Taylor-Brown has been even more successful on the country. I covered the 2013 Euro Cross in Belgrade for AW and reported on Emelia Gorecka winning the under-20 women’s race. Yet 23 seconds behind and just outside the medals in fourth place was Taylor-Brown, despite the fact she had stopped briefly mid-race to put a racing spike back on her foot after it had been clipped off.
Earlier that year she had finished a fine 17th in the World Cross Country Championships in Poland too – one place behind Gorecka as the two Brits finished the leading Europeans in the race.
Taylor-Brown’s father Darryl notably ran 1:47 for 800m as a junior but Taylor-Brown has shown more stamina than speed. At the English National Cross Country Championships in 2014, for instance, she won the under-20 women’s title by a massive 48 seconds.
Injuries followed for Taylor-Brown and she became a semi-forgotten figure for a while. At one point she was on crutches and could barely walk let alone run due to stress reactions in her foot. But supported by British Triathlon she battled her way back to fitness.
There are always angst-ridden comments of frustration from athletics people when talented runners end up focusing on triathlon. Could UK Athletics have done more to keep them in athletics? They are, in the eyes of the track and field world, ‘the ones who got away’.
What many fail to realise, though, is that these talented ‘runners’ like Yee and Taylor-Brown were also showing considerable multi-sport ability during their teenage years. In her mid-teens, for example, Taylor-Brown spent more time training for swimming than running and her swim-bike-run potential was spotted by British Triathlon at a talent ID event when she was 15.
There are similar other stories too. Non Stanford was a fantastic teenage cross-country runner but also swam a lot as a child so it was logical for her to move into triathlon, where she became world champion in 2013.
Alistair Brownlee was English Schools cross-country champion in 2006 and went on to rank third in the UK over 10,000m in 2013 behind Mo Farah and Chris Thompson. He took that running ability into triathlon and won Olympic titles in 2012 and 2016.

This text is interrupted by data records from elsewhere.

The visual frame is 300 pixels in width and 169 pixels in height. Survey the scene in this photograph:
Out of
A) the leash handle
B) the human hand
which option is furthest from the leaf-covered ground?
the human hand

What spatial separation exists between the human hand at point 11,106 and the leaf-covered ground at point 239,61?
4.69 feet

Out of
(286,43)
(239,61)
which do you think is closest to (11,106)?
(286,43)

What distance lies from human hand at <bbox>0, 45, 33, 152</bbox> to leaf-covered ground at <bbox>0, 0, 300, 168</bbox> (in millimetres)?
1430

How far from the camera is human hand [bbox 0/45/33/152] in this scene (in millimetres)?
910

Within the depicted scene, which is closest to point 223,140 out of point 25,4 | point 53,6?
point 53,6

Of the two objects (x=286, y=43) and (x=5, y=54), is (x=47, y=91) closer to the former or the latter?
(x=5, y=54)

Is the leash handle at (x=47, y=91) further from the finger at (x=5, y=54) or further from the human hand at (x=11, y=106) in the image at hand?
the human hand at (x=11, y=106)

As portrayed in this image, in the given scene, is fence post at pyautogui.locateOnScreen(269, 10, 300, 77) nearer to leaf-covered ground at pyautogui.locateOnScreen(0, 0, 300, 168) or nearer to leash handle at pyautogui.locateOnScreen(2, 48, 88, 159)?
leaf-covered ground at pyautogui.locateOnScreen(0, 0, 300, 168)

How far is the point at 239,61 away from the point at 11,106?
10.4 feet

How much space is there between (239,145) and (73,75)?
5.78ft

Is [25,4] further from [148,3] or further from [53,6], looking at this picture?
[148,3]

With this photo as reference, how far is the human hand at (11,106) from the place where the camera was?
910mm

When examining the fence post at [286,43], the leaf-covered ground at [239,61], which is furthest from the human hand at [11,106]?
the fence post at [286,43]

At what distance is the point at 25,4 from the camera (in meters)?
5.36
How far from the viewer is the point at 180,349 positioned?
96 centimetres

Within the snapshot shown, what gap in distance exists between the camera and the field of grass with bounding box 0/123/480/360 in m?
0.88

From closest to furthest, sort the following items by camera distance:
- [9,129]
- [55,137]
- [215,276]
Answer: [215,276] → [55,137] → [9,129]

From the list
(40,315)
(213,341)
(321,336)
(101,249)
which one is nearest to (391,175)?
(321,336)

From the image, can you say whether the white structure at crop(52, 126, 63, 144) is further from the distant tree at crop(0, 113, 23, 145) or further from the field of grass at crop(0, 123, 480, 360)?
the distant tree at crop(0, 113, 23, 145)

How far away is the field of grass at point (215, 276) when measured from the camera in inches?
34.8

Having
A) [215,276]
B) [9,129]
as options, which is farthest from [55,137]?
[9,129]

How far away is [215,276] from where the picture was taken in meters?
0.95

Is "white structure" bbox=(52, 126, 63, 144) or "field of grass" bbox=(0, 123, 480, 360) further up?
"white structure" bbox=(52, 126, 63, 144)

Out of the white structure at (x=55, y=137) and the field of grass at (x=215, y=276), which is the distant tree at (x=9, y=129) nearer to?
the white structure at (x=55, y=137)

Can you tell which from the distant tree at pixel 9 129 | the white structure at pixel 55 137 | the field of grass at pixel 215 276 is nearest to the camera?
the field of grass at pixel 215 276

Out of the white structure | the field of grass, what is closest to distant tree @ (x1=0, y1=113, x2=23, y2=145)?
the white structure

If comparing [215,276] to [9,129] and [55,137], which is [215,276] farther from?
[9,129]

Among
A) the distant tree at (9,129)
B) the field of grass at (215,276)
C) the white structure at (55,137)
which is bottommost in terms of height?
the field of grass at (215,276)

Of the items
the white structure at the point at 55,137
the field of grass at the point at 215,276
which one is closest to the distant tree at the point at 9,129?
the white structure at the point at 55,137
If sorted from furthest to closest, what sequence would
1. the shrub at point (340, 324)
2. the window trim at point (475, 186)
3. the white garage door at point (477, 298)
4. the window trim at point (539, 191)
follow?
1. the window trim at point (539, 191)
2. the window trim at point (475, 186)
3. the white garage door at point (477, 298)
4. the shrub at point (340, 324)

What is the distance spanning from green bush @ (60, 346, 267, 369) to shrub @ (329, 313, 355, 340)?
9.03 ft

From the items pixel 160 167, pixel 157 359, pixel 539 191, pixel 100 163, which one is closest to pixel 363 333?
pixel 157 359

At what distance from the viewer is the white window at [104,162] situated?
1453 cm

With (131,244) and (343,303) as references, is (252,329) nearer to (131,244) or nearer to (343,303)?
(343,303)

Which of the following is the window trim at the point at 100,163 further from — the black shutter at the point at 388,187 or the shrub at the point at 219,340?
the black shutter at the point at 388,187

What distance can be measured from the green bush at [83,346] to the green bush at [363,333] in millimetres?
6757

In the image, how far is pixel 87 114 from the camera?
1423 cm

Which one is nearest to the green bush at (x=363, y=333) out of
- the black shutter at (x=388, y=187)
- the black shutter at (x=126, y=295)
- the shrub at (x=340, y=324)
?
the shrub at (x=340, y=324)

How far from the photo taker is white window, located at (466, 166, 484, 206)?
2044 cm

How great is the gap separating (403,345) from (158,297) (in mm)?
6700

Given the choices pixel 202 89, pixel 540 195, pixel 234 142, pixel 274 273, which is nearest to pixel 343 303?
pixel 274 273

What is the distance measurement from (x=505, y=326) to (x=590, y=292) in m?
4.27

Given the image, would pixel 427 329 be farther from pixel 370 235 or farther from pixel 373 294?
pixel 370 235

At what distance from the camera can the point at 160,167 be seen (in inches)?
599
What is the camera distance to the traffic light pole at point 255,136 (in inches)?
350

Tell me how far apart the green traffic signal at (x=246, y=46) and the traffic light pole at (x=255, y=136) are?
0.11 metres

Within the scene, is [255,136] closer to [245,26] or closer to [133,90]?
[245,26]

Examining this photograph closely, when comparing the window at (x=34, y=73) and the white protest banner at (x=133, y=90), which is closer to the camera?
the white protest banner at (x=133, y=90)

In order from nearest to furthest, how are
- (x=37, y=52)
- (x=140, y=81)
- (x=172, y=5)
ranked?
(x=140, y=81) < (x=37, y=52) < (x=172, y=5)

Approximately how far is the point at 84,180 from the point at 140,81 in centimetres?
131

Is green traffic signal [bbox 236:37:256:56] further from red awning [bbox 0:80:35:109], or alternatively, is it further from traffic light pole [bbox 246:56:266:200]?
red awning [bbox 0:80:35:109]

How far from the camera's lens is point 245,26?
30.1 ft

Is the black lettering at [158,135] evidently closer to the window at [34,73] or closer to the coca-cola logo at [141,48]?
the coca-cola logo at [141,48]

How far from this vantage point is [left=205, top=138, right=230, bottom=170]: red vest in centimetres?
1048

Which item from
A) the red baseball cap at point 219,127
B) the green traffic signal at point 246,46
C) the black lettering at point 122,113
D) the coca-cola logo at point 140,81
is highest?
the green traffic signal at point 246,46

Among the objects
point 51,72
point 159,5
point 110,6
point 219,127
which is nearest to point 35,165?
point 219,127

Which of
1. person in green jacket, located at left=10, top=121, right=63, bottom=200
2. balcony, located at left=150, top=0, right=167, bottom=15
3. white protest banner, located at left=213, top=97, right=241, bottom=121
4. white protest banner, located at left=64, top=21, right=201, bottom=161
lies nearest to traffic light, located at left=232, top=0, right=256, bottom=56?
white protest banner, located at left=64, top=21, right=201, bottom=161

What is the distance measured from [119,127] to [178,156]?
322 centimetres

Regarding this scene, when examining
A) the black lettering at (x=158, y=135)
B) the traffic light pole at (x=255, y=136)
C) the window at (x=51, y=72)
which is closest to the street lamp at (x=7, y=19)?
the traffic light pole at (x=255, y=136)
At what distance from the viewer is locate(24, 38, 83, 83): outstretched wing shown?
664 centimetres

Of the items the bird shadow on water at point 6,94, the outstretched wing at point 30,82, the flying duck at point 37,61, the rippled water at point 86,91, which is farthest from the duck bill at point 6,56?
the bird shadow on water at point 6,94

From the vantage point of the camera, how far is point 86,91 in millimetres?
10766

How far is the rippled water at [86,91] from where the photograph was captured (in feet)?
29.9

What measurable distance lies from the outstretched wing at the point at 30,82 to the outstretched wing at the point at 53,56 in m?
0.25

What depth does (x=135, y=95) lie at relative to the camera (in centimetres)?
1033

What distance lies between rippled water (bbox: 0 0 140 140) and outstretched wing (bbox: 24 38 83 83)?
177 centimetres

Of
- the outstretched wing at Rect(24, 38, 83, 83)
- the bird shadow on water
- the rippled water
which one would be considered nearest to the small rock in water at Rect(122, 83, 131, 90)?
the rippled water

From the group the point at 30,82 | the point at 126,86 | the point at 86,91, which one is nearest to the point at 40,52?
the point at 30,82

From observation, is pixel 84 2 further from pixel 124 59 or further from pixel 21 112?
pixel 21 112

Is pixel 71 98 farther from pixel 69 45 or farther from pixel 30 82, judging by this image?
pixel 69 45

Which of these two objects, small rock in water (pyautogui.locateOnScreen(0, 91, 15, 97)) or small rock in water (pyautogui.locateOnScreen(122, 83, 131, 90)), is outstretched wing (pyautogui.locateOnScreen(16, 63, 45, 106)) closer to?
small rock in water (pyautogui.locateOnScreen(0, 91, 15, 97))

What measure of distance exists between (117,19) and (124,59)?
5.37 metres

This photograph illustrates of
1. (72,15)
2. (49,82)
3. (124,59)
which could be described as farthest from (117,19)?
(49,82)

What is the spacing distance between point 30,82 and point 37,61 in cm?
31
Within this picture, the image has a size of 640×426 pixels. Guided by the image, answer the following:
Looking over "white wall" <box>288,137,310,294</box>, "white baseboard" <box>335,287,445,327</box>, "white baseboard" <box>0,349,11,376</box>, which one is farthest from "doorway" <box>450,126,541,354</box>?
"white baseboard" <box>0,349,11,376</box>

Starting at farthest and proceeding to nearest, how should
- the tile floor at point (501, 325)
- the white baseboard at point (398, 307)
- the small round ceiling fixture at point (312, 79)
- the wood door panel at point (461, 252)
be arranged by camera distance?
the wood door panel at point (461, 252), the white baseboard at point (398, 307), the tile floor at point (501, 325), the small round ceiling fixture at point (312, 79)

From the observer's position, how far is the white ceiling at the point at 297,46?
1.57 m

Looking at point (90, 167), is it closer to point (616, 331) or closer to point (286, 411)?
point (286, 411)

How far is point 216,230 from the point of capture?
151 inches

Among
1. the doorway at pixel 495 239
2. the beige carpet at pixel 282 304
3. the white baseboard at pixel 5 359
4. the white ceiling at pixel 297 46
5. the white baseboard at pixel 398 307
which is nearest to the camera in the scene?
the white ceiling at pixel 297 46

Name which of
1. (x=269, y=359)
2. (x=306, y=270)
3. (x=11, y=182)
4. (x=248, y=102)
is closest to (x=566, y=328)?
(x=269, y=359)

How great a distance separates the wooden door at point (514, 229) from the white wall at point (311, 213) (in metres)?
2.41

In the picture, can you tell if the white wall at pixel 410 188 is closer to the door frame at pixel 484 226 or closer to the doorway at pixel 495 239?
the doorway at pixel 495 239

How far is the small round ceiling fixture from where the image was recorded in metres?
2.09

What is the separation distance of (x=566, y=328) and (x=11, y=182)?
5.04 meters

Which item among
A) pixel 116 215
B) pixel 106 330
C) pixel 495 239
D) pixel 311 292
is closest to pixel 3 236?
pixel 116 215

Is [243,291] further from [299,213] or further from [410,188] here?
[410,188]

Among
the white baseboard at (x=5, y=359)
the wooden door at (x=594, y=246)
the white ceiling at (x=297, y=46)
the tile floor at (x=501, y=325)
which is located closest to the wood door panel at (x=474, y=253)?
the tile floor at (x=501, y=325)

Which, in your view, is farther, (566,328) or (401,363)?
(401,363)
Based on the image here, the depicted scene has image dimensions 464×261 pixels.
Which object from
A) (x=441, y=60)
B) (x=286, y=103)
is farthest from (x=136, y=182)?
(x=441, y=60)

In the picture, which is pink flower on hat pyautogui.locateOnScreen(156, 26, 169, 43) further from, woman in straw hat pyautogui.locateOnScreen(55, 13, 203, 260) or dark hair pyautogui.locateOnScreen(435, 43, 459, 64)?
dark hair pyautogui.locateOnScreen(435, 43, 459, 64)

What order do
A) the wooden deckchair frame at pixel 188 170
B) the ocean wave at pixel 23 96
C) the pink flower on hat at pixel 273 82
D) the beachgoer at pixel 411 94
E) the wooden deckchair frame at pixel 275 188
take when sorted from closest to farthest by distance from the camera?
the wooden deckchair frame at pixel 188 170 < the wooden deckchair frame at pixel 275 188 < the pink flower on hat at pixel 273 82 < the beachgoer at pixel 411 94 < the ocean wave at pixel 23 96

We have seen a similar pattern with Beth Potter, too. She won the British 10,000m title in 2017 and ran what was, at the time, the fastest-ever road 5km in Barrowford in March, but she seems determined to now continue with triathlon despite not making the Olympic team this year.
I cannot blame them. Triathlon offers sponsorship opportunities with not only shoes and clothing but bikes and swim gear. The training epicentre in Leeds is clearly a medal factory and success breeds success. Plus, the elephant in the room is that there are no east Africans to overcome as there are in running events.
The athletics world might well have been sad to lose Taylor-Brown and Yee to triathlon but in Tokyo their decisions were justified and we should celebrate their success.
No British female had ever won a silver medal or above in an Olympic triathlon until last night.